Flea eggs will hatch anywhere from two to 14 days after being laid. The eggs will “wait” for favorable conditions and hatch faster in warm temperatures and high humidity. Eggs represent about half of the entire flea population in an average home.
The second stage in the life cycle of a flea is the larval stage. When the flea eggs hatch, the flea larvae emerge.
What do flea larvae look like? Flea larvae are small and maggot-like, with no eyes or legs. As they complete three larval stages, or instars, they will range from 3 to 5 millimeters in length and turn progressively darker.
Larvae, the first stage of the flea lifespan, make up about 35 percent of the average household’s flea population.
Flea larvae are blind, but they are programmed to avoid light and seek dark, warm places. They love to burrow into the carpet, furniture, and bedding. They can also be found under skirting boards or in crevices.

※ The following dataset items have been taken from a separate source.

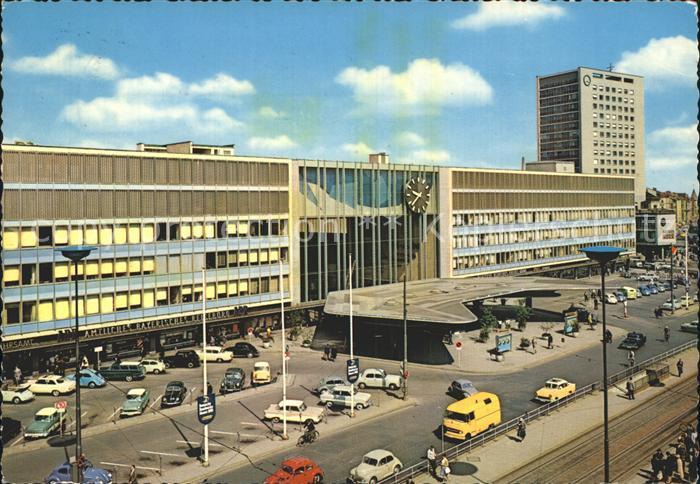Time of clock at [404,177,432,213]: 9:38
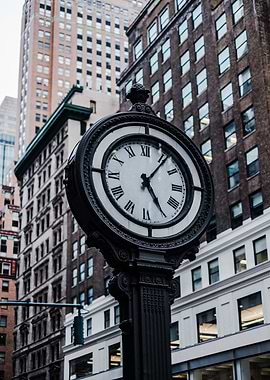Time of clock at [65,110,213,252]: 5:06
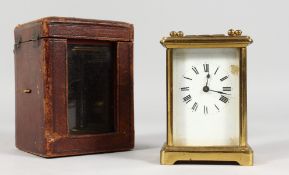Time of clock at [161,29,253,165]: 12:17
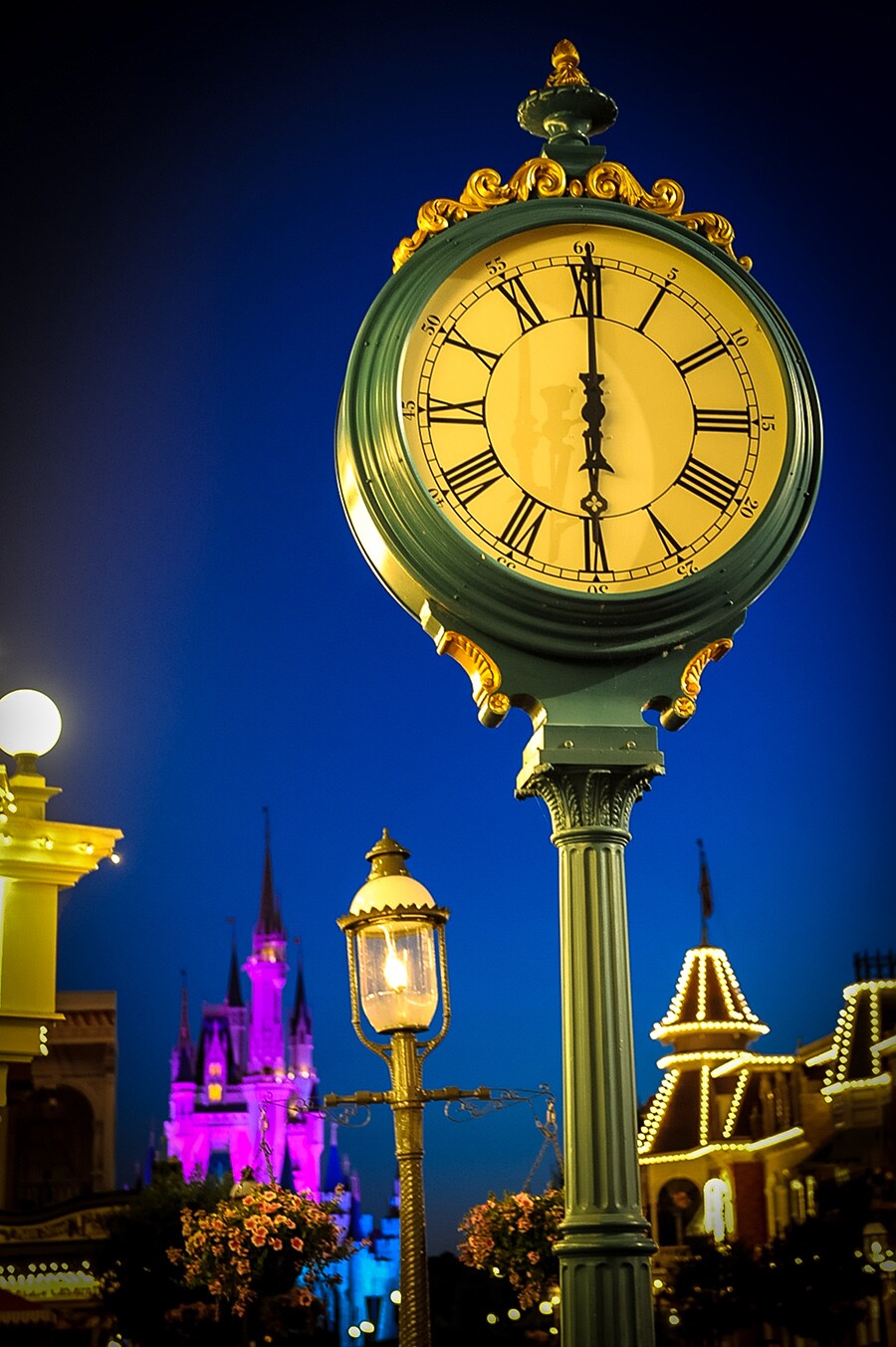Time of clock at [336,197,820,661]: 6:00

Flea larvae eat pre-digested blood (known as flea “dirt”) that makes up adult fleas’ droppings. They also consume other organic debris, such as hair, dead skin cells, food particles, feathers, dead insects, and cells shed from their own skin.
The flea’s larval stage usually lasts four to 20 days under favorable conditions, but the process can take up to 200 days in a less favorable environment. The last thing a flea larva does is spin a silken flea cocoon that protects it during the pupal stage.
The flea life cycle’s pupal stage typically lasts five to 14 days but can take several weeks. Flea pupae account for about 10 percent of a flea population.
What do flea pupae look like? The pupa and its flea cocoon are about 4-5 millimeters long and 2 millimeters wide.
The flea cocoons protect the flea pupae while they develop into adults, so flea pupae cannot be killed with chemicals. Cocoons have a sticky coating that attracts debris and makes them harder to remove from carpet and crevices.
Adult Fleas Emerge
A fully developed adult flea will not emerge from its cocoon until a host is available. Like many insects that feed on blood, fleas can sense the increased carbon dioxide levels that indicate animals’ presence. They can also sense movement and vibrations. Once an adult flea has emerged, it will hop onto the first host that passes by. From there, flea reproduction is their goal. As the females search for a place to lay eggs, the males search for females, and all are eager for a meal.
That meal is key to flea reproduction. After a flea has emerged from the cocoon, it needs to eat within a few hours. If a female flea emerges from her cocoon and can’t find food, she’ll die without contributing to flea reproduction. An adult flea will begin to feed within 10 seconds of landing on a host.
What do adult fleas look like? Adult fleas are about 1 to 3 millimeters long and are reddish-brown to black in color. New adult fleas have a flat-bodied appearance but will become larger and lighter as they feed, taking on their classic flea shape. Adult fleas have no wings but have long back legs that make them capable jumpers.
Some adult fleas spend time lurking on surfaces. Other adult fleas spend their time primarily on a host, and they can stay indefinitely if not dislodged. If they jump off or are knocked off, such as by the animal’s grooming efforts, they will eventually seek another host (or return to the same host).
An adult flea’s lifespan can last as long as a year if the flea has a suitable host or hosts. The flea’s lifespan without a host is only a couple of weeks; during this time, the flea pupae are still lying in wait. While adult fleas are the most visible, they only make up less than 5 percent of a flea population.
An adult female flea will begin laying eggs shortly after her first meal, within a few days of emerging from her cocoon. And, those are the flea eggs that begin a new life cycle of fleas.